Para finalizar, devemos lembrar que um altar deve estar sempre limpo e zelado.
Desorganização e sujeira física não combinam com energias elevadas e positivas, e podem
mesmo atrapalhar a irradiação de bons fluidos. Mantenha sempre seu altar limpo e arrumado,
não se esqueça de devotar orações periódicas e mesmo velas para seu altar, isso ajudará a
manter sempre a boa energia no congá.

Por tudo isso é que entendemos a importância de um altar e o reconhecemos como o maior
ponto sagrado de um terreiro. Não é à toa que devemos sempre saudar o espaço sagrado antes
de adentrar nele, e também é por isso que batemos cabeça durante os trabalhos espirituais.
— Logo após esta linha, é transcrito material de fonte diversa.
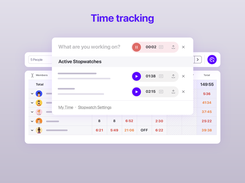Tracking time in ActiveCollab helps you organize your resources, distribute work, create invoices and estimates, adjust pricing, and plan future projects.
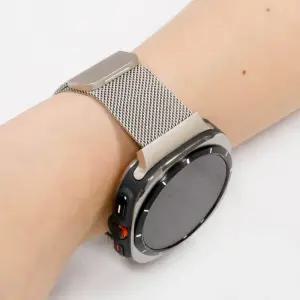 갤럭시 워치 울트라 호환 밀레니즈루프 스트랩 슬림 메탈 밴드 마그네틱 워치 7 8 울트라 2025 47mm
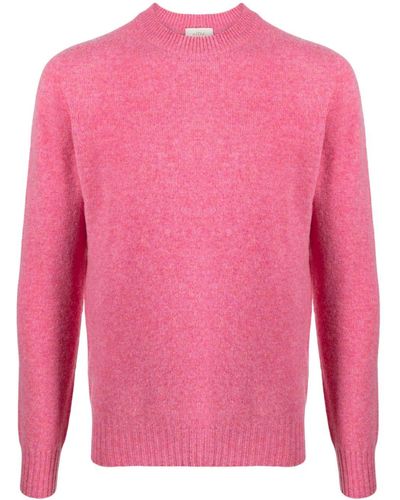 Altea Melierter Pullover mit rundem Ausschnitt - Pink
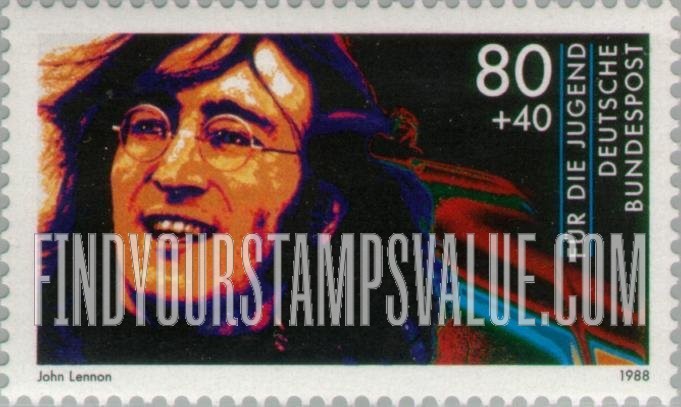 FindYourStampsValue: SEMI-POSTAL - Rock Stars: John Lennon (1940-80)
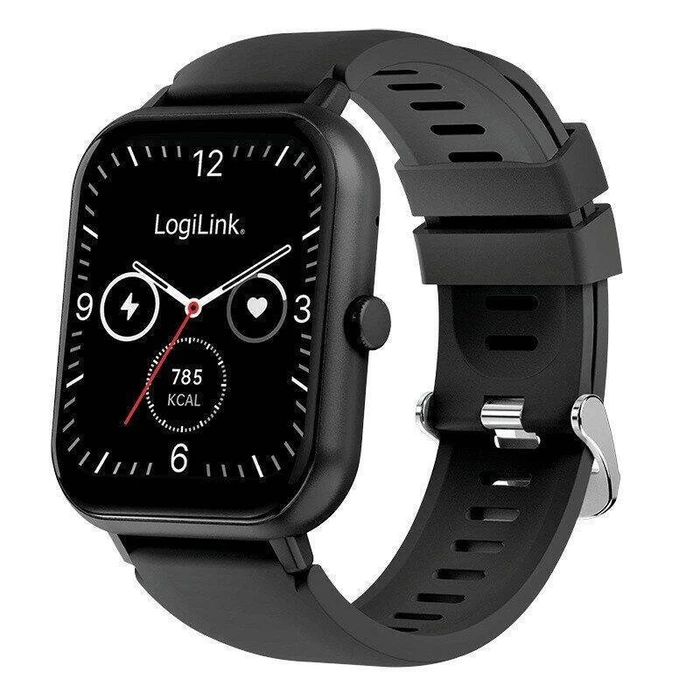 Logilink Smartwatch Edge 1,83" LCD Touchscreen Μαύρο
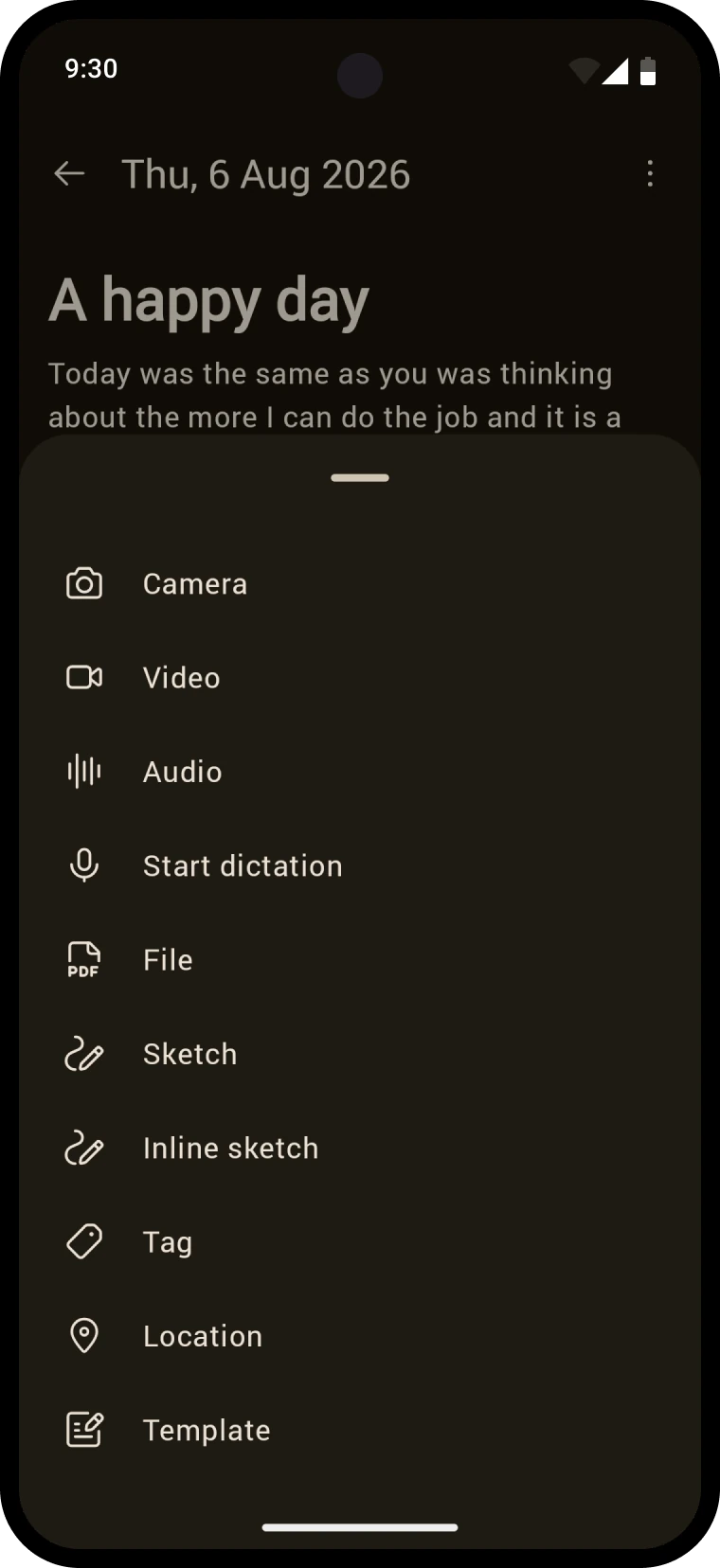 Adding an attachment block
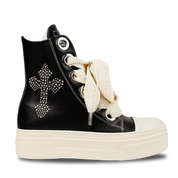 Calipso 300 – Crucifix Black Leather-Sneaker-CRISTIANZEROTRE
Saudar o congá significa pedir autorização para entrar em um espaço que não nos pertence,
mas que pertence aos Orixás e seus representantes, é como se entrássemos na própria
residência da espiritualidade superior, temos obrigação de fazê-lo com respeito.

O ato de bater cabeça é o reconhecimento de que nada somos sem o axé dos Orixás e as forças
das linhas de trabalho. Quando batemos cabeça demonstramos humildade e pedimos a
benção para sermos pessoas melhores, médiuns melhores e para que os trabalhos ocorram de
forma positiva.

O sacerdote tem a obrigação de mostrar seu respeito ao altar, peji ou congá. Também deve
orientar seus filhos de fé para que façam o mesmo. Afinal de contas, isso é o mínimo que se
espera de quem respeita as coisas sagradas.